Trois stylos injecteurs GLP-1 alignés sur fond médical — comparaison Mounjaro Wegovy Saxenda

Mounjaro (tirzépatide) fait perdre plus de poids que Wegovy (sémaglutide) et Saxenda (liraglutide) chez des patients en surpoids ou obèses sans diabète — même quand on les observe dans la vraie vie, en dehors des essais cliniques. C'est la conclusion d'une étude rétrospective publiée en 2026 dans la revue Diabetes, Metabolic Syndrome and Obesity par le Dr Cetiner à Istanbul, en Turquie[1]. L'étude a suivi des adultes de 18 à 75 ans traités pendant au moins 36 semaines par l'un des trois médicaments entre septembre 2023 et septembre 2024. Résultat : les trois traitements fonctionnent, tous réduisent significativement le poids et le tour de taille (p < 0,01), mais le tirzépatide arrive en tête. Nous allons voir pourquoi cette étude compte — et surtout, en quoi elle ne dit pas toute la vérité.

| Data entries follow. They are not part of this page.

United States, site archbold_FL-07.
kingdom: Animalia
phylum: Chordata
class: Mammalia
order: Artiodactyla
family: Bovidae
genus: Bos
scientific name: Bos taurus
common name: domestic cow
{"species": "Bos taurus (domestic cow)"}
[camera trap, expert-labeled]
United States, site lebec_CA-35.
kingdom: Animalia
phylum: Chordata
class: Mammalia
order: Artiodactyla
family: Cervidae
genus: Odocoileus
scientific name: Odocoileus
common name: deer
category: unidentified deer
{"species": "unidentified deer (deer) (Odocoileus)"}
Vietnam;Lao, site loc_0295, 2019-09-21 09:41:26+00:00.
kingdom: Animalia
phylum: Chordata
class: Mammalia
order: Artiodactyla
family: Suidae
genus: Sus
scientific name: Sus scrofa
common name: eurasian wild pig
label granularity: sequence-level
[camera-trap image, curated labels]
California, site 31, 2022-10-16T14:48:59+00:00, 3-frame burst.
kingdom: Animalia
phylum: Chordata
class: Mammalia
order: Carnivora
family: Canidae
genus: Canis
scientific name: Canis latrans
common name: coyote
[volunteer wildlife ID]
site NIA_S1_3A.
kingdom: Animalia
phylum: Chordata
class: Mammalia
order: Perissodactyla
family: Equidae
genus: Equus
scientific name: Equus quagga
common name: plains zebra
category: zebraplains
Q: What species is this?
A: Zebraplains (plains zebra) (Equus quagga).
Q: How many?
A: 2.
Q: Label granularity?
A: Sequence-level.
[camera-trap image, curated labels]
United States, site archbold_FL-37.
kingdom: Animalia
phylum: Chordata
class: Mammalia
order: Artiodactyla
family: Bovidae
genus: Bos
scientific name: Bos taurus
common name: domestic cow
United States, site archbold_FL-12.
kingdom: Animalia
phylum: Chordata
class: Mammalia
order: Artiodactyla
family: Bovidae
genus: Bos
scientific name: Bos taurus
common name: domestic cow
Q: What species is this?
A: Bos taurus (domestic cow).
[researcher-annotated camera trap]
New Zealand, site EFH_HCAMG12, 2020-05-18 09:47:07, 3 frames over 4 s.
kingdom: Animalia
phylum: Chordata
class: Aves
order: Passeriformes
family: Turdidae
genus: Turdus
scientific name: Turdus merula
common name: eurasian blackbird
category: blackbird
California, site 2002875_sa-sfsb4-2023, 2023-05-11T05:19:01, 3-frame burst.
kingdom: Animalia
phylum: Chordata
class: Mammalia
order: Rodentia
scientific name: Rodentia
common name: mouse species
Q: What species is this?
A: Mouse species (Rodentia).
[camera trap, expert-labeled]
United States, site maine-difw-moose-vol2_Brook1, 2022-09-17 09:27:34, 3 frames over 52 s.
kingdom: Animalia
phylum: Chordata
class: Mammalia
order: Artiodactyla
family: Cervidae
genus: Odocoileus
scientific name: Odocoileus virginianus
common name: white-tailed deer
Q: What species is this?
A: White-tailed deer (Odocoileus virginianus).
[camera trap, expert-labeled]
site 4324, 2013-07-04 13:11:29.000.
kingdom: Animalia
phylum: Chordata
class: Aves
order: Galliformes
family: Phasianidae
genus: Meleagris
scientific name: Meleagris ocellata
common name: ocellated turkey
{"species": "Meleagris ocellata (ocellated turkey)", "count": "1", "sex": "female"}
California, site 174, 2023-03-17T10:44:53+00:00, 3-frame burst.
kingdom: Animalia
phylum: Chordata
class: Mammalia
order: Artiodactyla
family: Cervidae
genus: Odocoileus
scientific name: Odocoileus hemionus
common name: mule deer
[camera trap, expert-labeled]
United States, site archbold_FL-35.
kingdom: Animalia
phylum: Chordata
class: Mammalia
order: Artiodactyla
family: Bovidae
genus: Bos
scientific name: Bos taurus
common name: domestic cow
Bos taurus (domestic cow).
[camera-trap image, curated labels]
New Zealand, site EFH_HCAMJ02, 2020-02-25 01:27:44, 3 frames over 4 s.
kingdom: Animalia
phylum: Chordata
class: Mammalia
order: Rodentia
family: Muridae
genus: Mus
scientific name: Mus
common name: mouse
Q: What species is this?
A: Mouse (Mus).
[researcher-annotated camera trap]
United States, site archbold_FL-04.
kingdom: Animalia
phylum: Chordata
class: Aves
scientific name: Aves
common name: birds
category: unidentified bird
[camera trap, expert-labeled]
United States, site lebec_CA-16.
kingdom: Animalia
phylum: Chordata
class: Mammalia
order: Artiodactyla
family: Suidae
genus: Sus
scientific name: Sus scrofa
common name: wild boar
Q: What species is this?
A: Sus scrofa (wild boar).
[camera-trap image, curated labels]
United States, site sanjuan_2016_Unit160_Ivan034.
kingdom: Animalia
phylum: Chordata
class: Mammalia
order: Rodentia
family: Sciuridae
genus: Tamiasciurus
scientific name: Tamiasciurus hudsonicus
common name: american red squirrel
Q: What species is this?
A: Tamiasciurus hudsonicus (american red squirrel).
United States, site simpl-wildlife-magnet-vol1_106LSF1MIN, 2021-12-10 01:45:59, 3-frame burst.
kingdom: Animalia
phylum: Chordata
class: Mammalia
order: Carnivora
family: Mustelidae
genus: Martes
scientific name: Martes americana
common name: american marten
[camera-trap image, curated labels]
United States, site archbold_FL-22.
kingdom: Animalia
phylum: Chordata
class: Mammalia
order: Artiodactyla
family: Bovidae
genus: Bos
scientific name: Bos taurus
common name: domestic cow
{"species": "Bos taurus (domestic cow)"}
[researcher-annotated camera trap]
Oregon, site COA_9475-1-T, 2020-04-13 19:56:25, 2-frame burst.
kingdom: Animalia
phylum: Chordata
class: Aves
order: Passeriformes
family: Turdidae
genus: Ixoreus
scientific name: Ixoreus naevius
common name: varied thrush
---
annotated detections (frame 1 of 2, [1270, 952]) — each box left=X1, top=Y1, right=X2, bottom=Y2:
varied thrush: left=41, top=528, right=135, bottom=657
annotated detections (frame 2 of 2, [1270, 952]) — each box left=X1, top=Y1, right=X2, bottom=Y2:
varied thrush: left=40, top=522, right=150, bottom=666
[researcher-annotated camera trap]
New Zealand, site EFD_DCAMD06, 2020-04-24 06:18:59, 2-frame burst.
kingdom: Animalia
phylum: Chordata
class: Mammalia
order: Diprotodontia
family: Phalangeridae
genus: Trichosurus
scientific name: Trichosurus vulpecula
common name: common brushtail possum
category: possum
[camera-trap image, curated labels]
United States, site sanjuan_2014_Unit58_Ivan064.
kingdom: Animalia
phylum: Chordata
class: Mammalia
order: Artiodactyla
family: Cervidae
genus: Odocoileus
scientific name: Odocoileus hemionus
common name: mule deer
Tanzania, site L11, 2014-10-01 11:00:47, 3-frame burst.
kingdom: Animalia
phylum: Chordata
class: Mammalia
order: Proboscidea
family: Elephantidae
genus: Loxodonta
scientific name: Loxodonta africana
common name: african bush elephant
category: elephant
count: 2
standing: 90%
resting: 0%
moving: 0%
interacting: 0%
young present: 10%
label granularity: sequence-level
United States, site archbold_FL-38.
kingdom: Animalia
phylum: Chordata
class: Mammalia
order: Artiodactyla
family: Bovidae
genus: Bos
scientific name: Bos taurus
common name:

Pourquoi on a besoin d'études « real-world » en plus des essais cliniques

Quand un laboratoire comme Novo Nordisk (fabricant de Wegovy et Saxenda) ou Eli Lilly (fabricant de Mounjaro) fait tester son médicament, il mène des essais cliniques randomisés. Dans ces essais, les patients sont sélectionnés très finement : pas trop âgés, pas trop malades, pas de comorbidités compliquées, pas de traitements parallèles trop nombreux. Les injections sont comptées, l'alimentation est souvent encadrée, les visites sont rapprochées. Ces essais disent une chose : « dans des conditions idéales, voilà ce que le médicament peut faire. »

Mais vous, dans votre cabinet de médecin à Paris, Lyon ou Marseille, vous n'êtes pas un patient d'essai clinique. Vous avez peut-être de l'hypertension. Vous oubliez parfois une injection. Vous ne faites pas 10 000 pas par jour. Vous ne voyez pas votre endocrinologue toutes les deux semaines. C'est pour cette raison que les études « real-world » — dans la vraie vie — sont précieuses. Elles racontent l'autre moitié de l'histoire : ce que le médicament fait quand on le prend de façon imparfaite, comme 99 % des patients réels.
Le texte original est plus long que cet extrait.